Anyone else? Elana I love your critiques, if you want to and see this!


----------



## tinyliny (Oct 31, 2009)

LOT to like. low hocks, nice sized hip, good hip/shoulder matching angles, overall good balance, nice big knees, legs set a bit wide (maybe a bit of a rolling feel to her walk), nice neck length, just a darn nice mare!

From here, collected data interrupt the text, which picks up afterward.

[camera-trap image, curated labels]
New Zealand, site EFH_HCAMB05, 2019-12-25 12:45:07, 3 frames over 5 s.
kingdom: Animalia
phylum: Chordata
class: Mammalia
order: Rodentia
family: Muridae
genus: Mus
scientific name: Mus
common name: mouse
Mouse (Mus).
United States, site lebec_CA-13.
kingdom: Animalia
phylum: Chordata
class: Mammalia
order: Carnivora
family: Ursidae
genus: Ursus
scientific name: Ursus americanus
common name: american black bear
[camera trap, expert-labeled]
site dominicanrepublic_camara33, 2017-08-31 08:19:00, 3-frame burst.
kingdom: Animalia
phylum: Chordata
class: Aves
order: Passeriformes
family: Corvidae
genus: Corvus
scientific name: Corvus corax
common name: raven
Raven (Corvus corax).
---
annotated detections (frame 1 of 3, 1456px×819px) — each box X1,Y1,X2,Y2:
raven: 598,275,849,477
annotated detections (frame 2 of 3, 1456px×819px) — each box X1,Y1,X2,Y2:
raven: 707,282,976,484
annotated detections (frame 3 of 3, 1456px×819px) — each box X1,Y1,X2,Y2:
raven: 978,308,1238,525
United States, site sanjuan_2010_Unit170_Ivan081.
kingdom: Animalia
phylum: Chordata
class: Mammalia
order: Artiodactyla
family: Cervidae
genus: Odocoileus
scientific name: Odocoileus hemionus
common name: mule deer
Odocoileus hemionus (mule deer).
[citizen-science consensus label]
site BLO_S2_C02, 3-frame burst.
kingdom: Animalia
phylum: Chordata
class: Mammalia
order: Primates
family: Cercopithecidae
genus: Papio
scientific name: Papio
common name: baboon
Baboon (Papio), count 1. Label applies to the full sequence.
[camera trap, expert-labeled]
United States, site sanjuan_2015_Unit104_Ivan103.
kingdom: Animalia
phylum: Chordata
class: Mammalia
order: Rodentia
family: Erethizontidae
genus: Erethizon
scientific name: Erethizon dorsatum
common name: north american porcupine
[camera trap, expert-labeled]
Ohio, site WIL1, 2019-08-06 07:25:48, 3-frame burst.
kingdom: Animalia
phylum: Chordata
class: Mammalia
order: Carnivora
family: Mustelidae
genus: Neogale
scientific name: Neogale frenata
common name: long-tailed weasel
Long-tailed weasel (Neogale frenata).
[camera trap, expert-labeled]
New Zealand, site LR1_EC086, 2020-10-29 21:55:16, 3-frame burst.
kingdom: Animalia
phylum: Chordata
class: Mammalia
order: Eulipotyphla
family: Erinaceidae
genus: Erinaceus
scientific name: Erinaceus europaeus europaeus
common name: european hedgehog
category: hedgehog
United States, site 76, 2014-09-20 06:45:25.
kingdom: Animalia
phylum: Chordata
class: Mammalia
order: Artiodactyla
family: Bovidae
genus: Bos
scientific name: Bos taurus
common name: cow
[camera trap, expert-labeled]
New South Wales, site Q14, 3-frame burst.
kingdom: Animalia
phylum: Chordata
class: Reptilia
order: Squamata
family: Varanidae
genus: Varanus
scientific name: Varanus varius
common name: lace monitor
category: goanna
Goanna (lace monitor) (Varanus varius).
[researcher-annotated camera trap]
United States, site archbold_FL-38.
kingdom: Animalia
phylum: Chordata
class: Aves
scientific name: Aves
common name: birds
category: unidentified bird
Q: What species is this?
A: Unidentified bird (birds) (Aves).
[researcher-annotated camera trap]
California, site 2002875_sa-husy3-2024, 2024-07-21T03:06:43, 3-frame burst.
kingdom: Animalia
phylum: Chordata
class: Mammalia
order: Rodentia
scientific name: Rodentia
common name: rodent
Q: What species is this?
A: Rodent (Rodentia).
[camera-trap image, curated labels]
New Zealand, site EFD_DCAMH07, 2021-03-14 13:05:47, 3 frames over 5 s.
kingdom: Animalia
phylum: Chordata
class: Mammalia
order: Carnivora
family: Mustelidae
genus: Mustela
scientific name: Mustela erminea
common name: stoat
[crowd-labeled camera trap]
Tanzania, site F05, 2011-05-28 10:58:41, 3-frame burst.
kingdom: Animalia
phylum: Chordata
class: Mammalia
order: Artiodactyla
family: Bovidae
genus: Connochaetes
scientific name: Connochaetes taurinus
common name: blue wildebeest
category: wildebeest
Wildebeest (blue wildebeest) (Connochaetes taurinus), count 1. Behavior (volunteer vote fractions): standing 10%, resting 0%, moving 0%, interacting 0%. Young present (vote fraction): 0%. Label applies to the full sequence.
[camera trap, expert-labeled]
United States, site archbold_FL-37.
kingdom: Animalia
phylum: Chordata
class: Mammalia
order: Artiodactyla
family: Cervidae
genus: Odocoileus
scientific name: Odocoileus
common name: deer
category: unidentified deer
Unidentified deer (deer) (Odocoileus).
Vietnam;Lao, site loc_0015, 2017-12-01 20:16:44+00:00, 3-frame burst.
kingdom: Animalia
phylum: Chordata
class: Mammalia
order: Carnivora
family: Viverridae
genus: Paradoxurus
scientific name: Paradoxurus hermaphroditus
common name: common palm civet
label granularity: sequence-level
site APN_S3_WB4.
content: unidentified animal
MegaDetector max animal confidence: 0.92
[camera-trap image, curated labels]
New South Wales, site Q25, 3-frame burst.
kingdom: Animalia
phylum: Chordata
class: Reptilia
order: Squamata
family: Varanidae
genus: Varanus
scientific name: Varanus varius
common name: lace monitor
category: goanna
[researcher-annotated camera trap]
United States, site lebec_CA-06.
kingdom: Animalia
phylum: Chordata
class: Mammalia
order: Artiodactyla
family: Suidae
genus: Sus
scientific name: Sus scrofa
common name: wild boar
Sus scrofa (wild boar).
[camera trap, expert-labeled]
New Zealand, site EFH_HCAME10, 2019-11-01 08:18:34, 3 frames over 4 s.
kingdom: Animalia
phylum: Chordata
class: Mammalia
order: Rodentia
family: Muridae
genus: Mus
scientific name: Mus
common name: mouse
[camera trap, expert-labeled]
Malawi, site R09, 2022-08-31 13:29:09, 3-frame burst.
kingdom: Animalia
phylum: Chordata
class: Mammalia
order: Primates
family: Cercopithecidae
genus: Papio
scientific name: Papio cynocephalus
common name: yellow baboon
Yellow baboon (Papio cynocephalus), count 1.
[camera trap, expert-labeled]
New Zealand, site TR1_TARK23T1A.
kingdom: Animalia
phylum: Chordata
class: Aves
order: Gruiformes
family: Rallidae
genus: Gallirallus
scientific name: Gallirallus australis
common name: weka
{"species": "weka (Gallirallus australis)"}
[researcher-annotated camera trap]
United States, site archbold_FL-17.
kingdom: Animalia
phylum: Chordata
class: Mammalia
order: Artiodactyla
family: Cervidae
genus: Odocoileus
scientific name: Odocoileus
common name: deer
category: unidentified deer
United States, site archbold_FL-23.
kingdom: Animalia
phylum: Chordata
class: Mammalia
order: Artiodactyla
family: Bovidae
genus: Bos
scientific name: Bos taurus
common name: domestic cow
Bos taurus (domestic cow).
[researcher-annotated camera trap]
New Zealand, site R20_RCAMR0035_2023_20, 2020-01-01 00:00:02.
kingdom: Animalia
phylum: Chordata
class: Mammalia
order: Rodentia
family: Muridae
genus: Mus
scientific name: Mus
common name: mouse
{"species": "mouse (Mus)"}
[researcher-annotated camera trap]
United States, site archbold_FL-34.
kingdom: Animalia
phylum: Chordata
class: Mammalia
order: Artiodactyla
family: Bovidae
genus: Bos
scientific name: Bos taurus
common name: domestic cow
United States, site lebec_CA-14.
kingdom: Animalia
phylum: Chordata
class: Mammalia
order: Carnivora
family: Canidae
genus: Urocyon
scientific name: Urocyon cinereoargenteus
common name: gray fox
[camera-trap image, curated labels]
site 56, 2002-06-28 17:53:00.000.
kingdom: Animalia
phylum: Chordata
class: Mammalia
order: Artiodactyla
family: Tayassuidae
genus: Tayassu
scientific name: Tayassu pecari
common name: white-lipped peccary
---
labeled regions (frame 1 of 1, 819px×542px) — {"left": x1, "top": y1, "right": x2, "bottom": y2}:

ok, yes, shoulder a bit more upright than I first saw, but I love this hrose's confo.


----------



## Saddlebred11 (Mar 27, 2014)

I would say the one issue that jumps out to me is just her steep shoulder angle which messes with her balance. Otherwise she has a decent hip. Her pasterns look a little short however that might be an odd angle. Looks nice and deep in the heart girth. 
Good luck with her,
Saddlebred11


----------



## Larissa (Jan 25, 2014)

BUMP. Anyone else want to critique? Elana are you out there, your critiques are so good.


----------



## Corporal (Jul 29, 2010)

She is built downhill. Just take a piece of paper and put it under the hooves on the screen. It bothers me that she is camped out. Even my 16'3hh KMH gelding stands with his back feet underneath him, and he IS gaited. Her hooves seem trimmed too short. Why is she on stall rest?
I'm not sure that you will get very far on Dressage with her. Her back legs are a little too straight, and she won't be able to stride under as easily. That, and her downhill build puts more pressure on the front two legs to wear out. No matter WHAT you do with her, she will need to learn collection. I did that with my downhill built QH, "Ro Go Bar", (bought as a 7yo, 1982-2009, RIP) and his front legs did not wear out prematurely. As she improves, maybe you can post some more pictures. =D


----------



## Larissa (Jan 25, 2014)

Corporal said:


> She is built downhill. Just take a piece of paper and put it under the hooves on the screen. It bothers me that she is camped out. Even my 16'3hh KMH gelding stands with his back feet underneath him, and he IS gaited. Her hooves seem trimmed too short. Why is she on stall rest?
> I'm not sure that you will get very far on Dressage with her. Her back legs are a little too straight, and she won't be able to stride under as easily. That, and her downhill build puts more pressure on the front two legs to wear out. No matter WHAT you do with her, she will need to learn collection. I did that with my downhill built QH, "Ro Go Bar", (bought as a 7yo, 1982-2009, RIP) and his front legs did not wear out prematurely. As she improves, maybe you can post some more pictures. =D


Yes, she is a little downhill. Her being camped out, is my fault. She was square, and if I messed with it I would have never got good pictures. Her hooves actually are in work, a prev farrier I had made her toes sooo long and heels sooo short. So now I have a new farrier and her toes are where they need to be, and we are waiting for her heels to grow back. She is on stall rest for a tear in her suspensitory or deep flexor. We did not do ultra sounds etc, because the treatment would have been the same and we didn't want to do stem cell treatments. Oh yes, she will learn all that asap. She is still very green under saddle, she was started late at no fault of her own. Of course, I sure will!


----------